Arnaldo Rodríguez Larrinaga (born 1948 in Havana) is a Cuban visual artist known for painting, drawing, and printmaking. He was a member of Grupo Antillano, a Cuban artists’ collective that emphasized African and Caribbean cultural traditions within Cuban art.

== Career and Grupo Antillano ==
Larrinaga was among the core members of Grupo Antillano by 1979. Contemporary documentation from Cuba also names Arnaldo Rodríguez Larrinaga among the artists in the group. The collective developed an artistic approach concerned with the African diaspora in Cuba and the Caribbean and challenged more Eurocentric currents in contemporary Cuban art.

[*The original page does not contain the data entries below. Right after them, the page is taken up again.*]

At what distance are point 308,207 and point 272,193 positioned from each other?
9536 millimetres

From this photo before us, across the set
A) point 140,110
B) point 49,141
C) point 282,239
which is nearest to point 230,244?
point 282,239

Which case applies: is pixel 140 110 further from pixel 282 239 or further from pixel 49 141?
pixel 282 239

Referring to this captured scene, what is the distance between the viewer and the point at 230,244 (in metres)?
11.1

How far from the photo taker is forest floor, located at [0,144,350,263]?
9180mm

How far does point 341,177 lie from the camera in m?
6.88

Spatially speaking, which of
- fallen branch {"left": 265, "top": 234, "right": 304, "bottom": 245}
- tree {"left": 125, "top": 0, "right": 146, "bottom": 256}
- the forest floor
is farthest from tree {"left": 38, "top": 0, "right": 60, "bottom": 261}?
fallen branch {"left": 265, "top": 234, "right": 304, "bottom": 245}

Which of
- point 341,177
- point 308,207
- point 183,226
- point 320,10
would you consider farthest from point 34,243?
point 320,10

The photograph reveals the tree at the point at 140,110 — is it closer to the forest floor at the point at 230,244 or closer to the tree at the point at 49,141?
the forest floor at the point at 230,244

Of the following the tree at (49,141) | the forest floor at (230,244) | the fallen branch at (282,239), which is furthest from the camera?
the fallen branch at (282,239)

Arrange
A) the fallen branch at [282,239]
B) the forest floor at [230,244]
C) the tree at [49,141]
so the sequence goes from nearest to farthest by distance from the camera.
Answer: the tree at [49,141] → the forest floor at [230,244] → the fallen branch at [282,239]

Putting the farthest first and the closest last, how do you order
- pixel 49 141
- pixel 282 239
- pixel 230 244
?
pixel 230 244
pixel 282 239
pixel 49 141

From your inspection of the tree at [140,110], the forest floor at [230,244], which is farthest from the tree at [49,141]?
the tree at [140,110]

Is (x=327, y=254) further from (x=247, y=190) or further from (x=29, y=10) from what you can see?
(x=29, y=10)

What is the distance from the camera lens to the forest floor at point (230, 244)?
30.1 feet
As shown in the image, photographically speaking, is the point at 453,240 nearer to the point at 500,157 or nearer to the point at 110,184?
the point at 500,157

The group and Larrinaga's work were later revisited in Drapetomanía: Grupo Antillano and the Art of Afro-Cuba, curated by Harvard historian Alejandro de la Fuente. The exhibition was organized in collaboration with Harvard University's Afro-Latin American Research Institute and included Larrinaga among the Grupo Antillano artists represented.

== Work ==
Larrinaga's art incorporates Cuban mythology, nature, and Afro-Cuban cultural imagery. A review of Drapetomanía in Cuba Encuentro discusses his painting Güije de la noche, noting its combination of mythological creatures, palms, birds, the Cuban güije, and imagery associated with the Abakuá tradition.

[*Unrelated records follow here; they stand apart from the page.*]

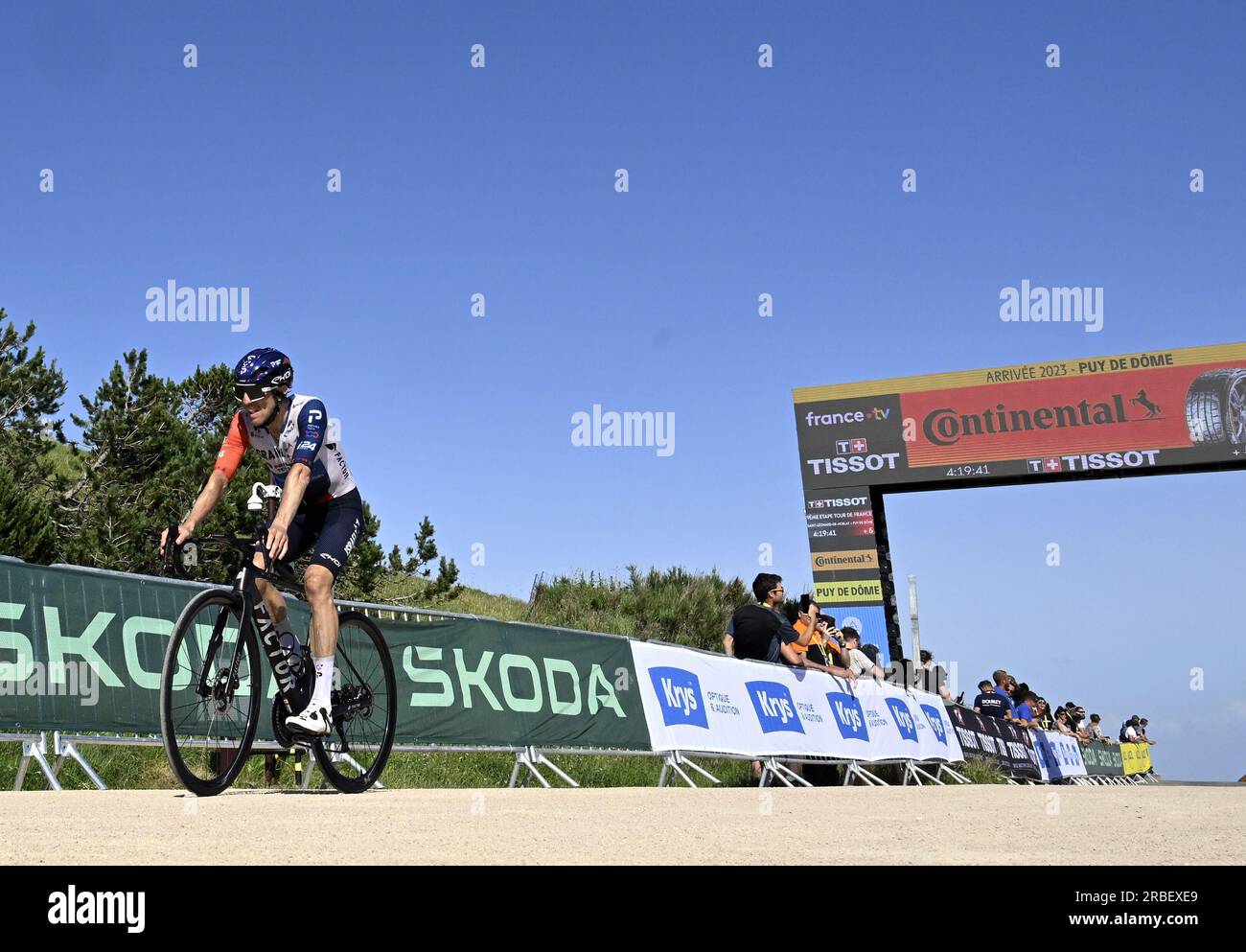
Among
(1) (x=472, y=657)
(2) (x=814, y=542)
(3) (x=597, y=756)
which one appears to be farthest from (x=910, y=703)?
(2) (x=814, y=542)

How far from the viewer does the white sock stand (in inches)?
238

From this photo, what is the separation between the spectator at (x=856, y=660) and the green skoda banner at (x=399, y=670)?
4541mm

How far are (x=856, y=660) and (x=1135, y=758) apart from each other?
21842mm

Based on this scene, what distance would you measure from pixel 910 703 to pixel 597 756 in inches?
231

His printmaking was represented in AfroCuba: Works on Paper, 1968–2003. The official exhibition checklist documents two screenprints by Larrinaga: Güijes #1 (1997) and Güijes #3 (1998). Both were presented in the exhibition's Grupo Antillano section.

A contemporary review of AfroCuba also discussed Larrinaga individually, describing his screenprint Guijes and commenting on its composition and visual style.

== Later recognition ==
The revival of interest in Grupo Antillano during the 2010s brought Larrinaga's work into exhibitions and scholarship reconsidering the role of Afro-Cuban artists in modern Cuban art. His membership in the group is also documented in later academic scholarship on African and Caribbean influences in Cuban visual culture.